Deuxième élément sur lequel le gouvernement va s’investir : les services liés à la grossesse. Celle-ci peut aller jusqu’à l’accouchement ou s’arrêter. Si la grossesse va jusqu’à l’accouchement, le gouvernement va prendre en charge les soins de consultation prénatale qui seront gratuits pour toutes les femmes. Si la grossesse ne va pas jusqu’à son terme pour une raison ou une autre (arrêt spontané ou arrêt provoqué). Dans tous les deux cas, le gouvernement préconise de prendre également en charge. Les soins complets sur l’avortement centrés sur la femme font partie du paquet des services de maternité gratuits, parce que c’est l’unique façon de s’attaquer à toutes les composantes qui contribuent à la mortalité maternelle. Il y a aussi la contraception post-partum. Les femmes ont la possibilité et l’option de choisir leur méthode après l’accouchement. On va juste mesurer l’éligibilité à cette méthode. Plus on va permettre aux femmes d’accoucher dans les maternités, plus on va améliorer l’accès aux soins prénatals, plus on va améliorer la prévalence contraceptive.
Ne craignez-vous pas que la gratuité de la maternité vienne faire la mauvaise publicité du planning familial, car on entend déjà dans l’opinion ceux qui estiment que c’est l’occasion donnée aux Congolais de remplir leur terre qui ne serait pas peuplée…
C’est une très mauvaise conception de ce que le gouvernement et le chef de l’Etat veulent faire. Le risque est que cela vienne même des politiques. On devrait harmoniser la communication au niveau de la sphère politique pour que tous comprennent qu’il ne s’agit pas ici de pousser les femmes à faire des enfants quand elles ne le souhaitent pas ou de faire des enfants en désordre. En réalité, la maternité gratuite vient renforcer l’utilisation de la contraception et du planning familial.
Quels sont les pièges à anticiper dès maintenant pour la mise en œuvre heureuse de la gratuité de la maternité?
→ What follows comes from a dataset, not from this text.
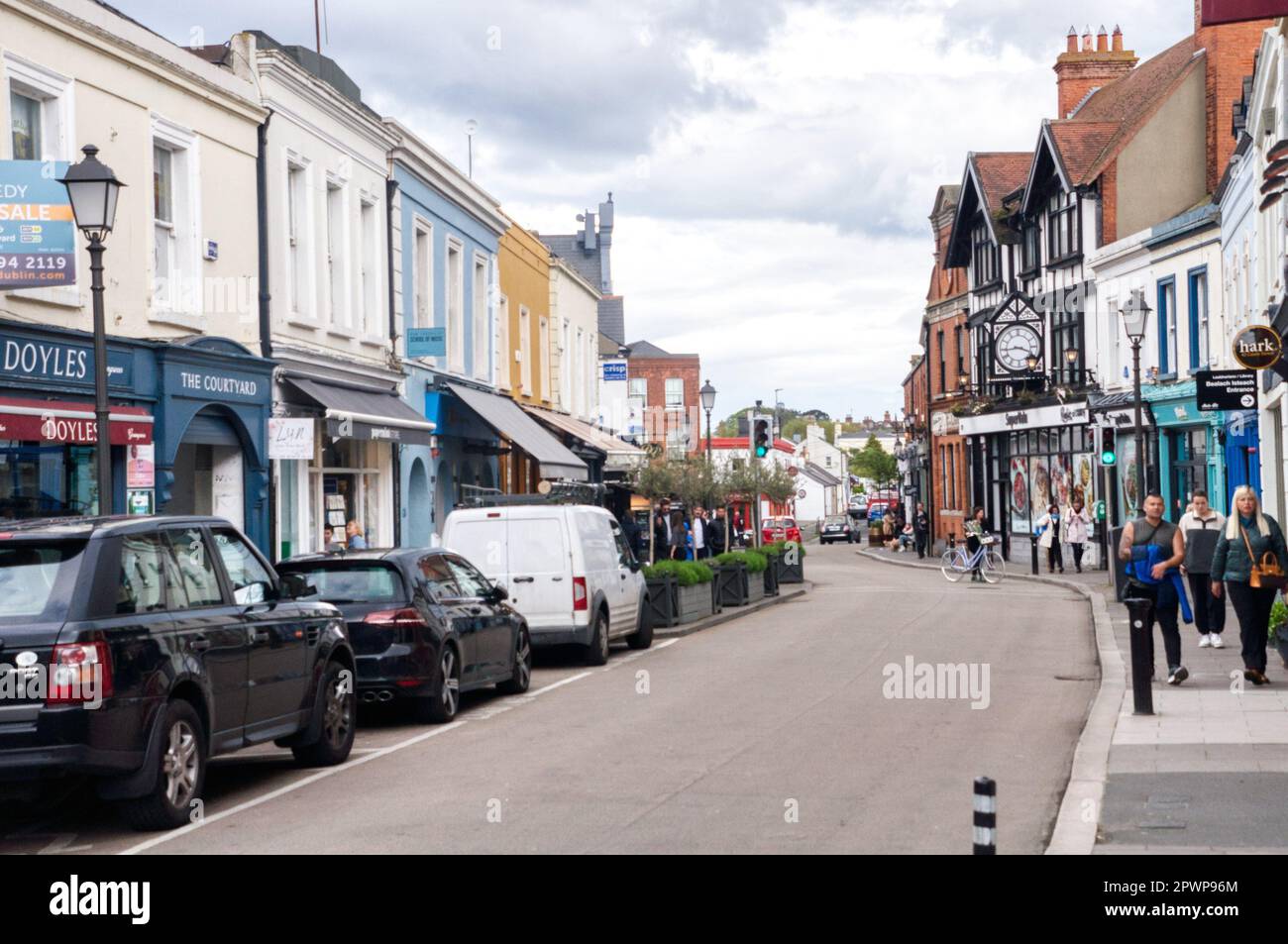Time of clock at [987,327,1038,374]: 3:44
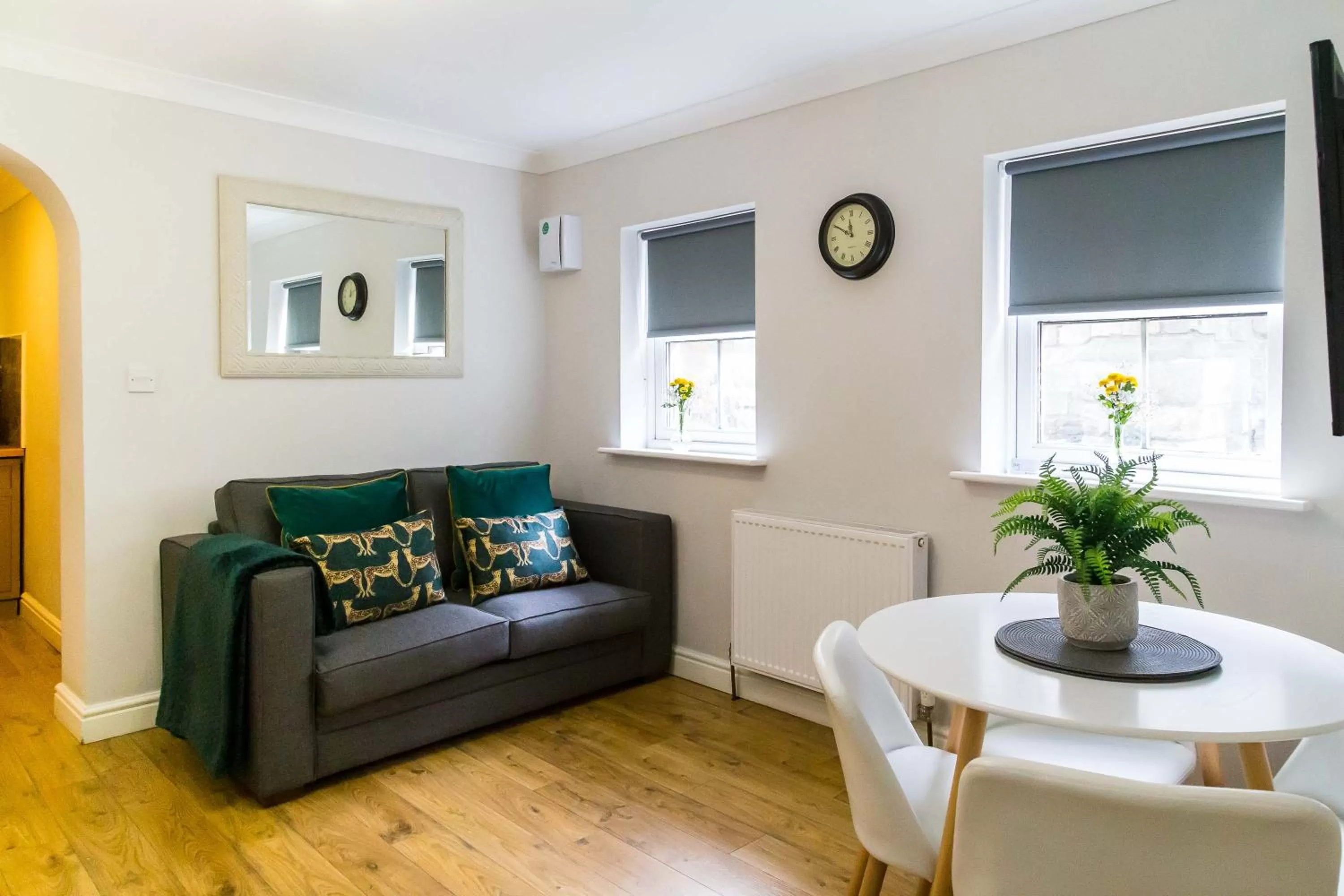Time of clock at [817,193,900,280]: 11:50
La mise en œuvre de ce programme pose quelques conditions : le système de santé et son financement. Il faut se préparer en conséquence. Se doter des infrastructures, des équipements, des commodités, des médicaments et former les prestataires. Au-delà de tout, il faut améliorer le traitement des prestataires (médecins, sage-femmes et infirmiers) qui sont censés offrir ces services. Sinon, les femmes vont se sentir pousser à payer les prestataires. On a vécu la même chose avec la gratuité de l’enseignement. En gros, le système de santé doit s’adapter et faire face à cela. Si on se limite à acheter les consommables, il y aura beaucoup de problèmes d’accessibilité. Il faut mettre du paquet, mais l’argent n’est pas tout ce qu’il faut. Il n’y a pas de soins de santé sans ressources humaines. L’OMS est très claire là-dessus. Ne pas traiter correctement les prestataires et s’attendre à ce que le service soit de qualité, ce serait se foutre le doigt dans l’œil. Le travail des prestataires va augmenter. Les formations sanitaires qui recevaient 10-20 accouchements par mois, vont se retrouver en train de couvrir entre 100 et 200 accouchements. Beaucoup de femmes qui accouchaient dans des conditions non sécurisées ( à la maison ou chez les matrones) vont toutes revenir aux systèmes de santé. Cela va demander des prestataires additionnels. Tout cela va nécessiter une bonne organisation et non seulement un simple lancement de campagne. C’est le piège à anticiper dès maintenant.